Are you surprised that these famous names were so willing to participate?
The thing that has really amazed me is how easy it’s been to get in touch with people in the bluegrass world. Most of the time, I just send a message on Instagram or an email via their personal website. Nobody has ever asked how many downloads I get, or what’s in it for them. The general response I get is ‘sure, that sounds like fun!’
Obviously there are a few people that you need to go through a publicist to reach, and that’s a little harder, but as the podcast grows, I’m sure I’ll be able to tick off most of the names on my ever growing wish list!
What is the bluegrass scene like where you live?

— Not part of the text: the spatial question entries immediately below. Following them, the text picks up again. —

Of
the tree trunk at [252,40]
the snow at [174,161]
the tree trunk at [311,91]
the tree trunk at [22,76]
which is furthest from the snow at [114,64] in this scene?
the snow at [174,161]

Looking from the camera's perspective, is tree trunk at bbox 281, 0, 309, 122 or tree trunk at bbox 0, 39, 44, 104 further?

Pretty healthy, in fact there’s more going on than I realized. I’m in London and there are a few regular jams. I’ve been going to the same one for about 15 years. It’s monthly and a bit more song based than fiddle tunes, but it’s a really friendly group and lots of fun. There’s also another jam on the other side of town from me I need to find time to get to more! That one’s much more traditional bluegrass. We also have a few festivals over here and we get US bands over on tour. We don’t get to see them as often as you do over in the US, but the bonus is, when we do, they’re often in smaller venues. I saw Billy Strings a few months ago in a record store, playing in front of about 350 people. That was incredible,
Who were some of your early bluegrass icons? What got you interested in bluegrass?

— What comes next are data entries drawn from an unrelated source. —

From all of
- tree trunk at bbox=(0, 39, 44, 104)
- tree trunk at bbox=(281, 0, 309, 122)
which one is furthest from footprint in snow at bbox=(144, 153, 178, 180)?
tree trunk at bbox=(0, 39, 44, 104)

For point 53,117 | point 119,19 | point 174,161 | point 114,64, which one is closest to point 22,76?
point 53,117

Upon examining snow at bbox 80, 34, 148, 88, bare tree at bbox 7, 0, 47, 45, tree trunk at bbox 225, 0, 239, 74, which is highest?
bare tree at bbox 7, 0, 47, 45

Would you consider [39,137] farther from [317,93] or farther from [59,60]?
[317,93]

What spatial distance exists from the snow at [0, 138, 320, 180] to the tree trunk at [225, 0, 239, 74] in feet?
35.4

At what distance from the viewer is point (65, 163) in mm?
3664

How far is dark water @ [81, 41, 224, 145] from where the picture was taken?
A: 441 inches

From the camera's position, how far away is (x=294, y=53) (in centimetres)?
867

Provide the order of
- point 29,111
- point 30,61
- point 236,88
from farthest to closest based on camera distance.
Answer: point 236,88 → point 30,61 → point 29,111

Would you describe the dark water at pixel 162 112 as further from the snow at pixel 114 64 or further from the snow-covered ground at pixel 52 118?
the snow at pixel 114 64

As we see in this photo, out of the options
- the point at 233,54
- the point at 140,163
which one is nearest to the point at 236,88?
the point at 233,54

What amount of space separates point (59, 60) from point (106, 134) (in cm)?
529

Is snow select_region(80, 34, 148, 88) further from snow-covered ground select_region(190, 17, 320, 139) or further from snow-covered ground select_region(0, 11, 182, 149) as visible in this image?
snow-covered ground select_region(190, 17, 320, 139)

I grew up in the north of England in the 1970s, so bluegrass wasn’t on my radar at all. My dad had one Johnny Cash LP, but that was the closest thing to bluegrass we had in the house. I started listening to a lot of singer/songwriters in my early twenties, back in the early ’90s, people like Neil Young. I ended up listening to a bit of country and starting to hear bits of bluegrass as well. That led me to listening to Steve Earle, who is one of my all-time favorite musicians. When his Train A Comin’ album came out, I was fascinated by the sound. It was my first introduction to people like Norman Blake and Peter Rowan. But it was a couple more years before the bluegrass bug really started to bite.
Then, around 1999-2000 there were three records that really got me into bluegrass in a big way. The first was Steve Earle’s album, The Mountain with the Del McCoury Band. That’s just such a complete album. I love the combination of a killer band with such great songs. Then a few months later, someone gave me a copy of Dolly Parton’s The Grass Is Blue. I put it to one side for a while, thinking it would be a bit of a novelty, but how wrong I was! Again, the combination of songs, singer, and band on that record is just so on the money. The year after O Brother, Where Art Thou? came out, and suddenly, bluegrass was everywhere for a while.

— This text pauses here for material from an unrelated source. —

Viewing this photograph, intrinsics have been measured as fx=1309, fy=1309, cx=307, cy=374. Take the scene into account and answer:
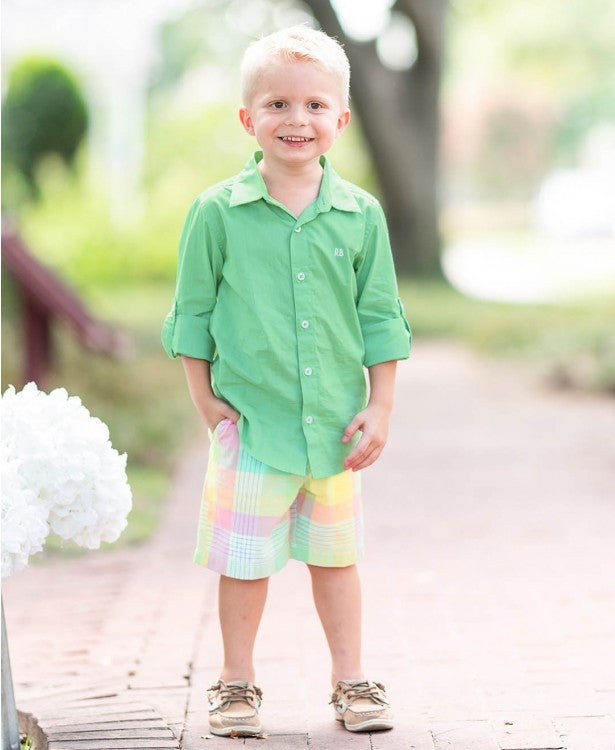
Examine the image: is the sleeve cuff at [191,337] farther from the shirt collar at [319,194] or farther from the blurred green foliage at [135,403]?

After that, I started looking for more. I picked up a copy of Skip, Hop and Wobble by Jerry Douglas, Russ Barenberg and Edgar Meyer, and from there, there was no looking back. Funnily enough, I think the one person who links all of those records I mentioned is Jerry Douglas. Maybe I need to try and get him on as a guest. Jerry is such a cool player. I love all those records I just mentioned, but I’m also a huge fan of his work on Transatlantic Sessions. Those TV shows are still something I watch regularly, and the UK tour they do annually is an absolute highlight of my year.
What do you think accounts for the worldwide popularity of bluegrass?
I think it’s maybe as simple as how inclusive it is. If you learn half a dozen fiddle tunes, you can turn up pretty much anywhere in the world and sit down with other bluegrass players and have a connection, whatever your nationality, your politics or your background. That’s always wonderful, but maybe it’s particularly so in these times when we seem to be better at focussing on what makes us different, rather than what we share.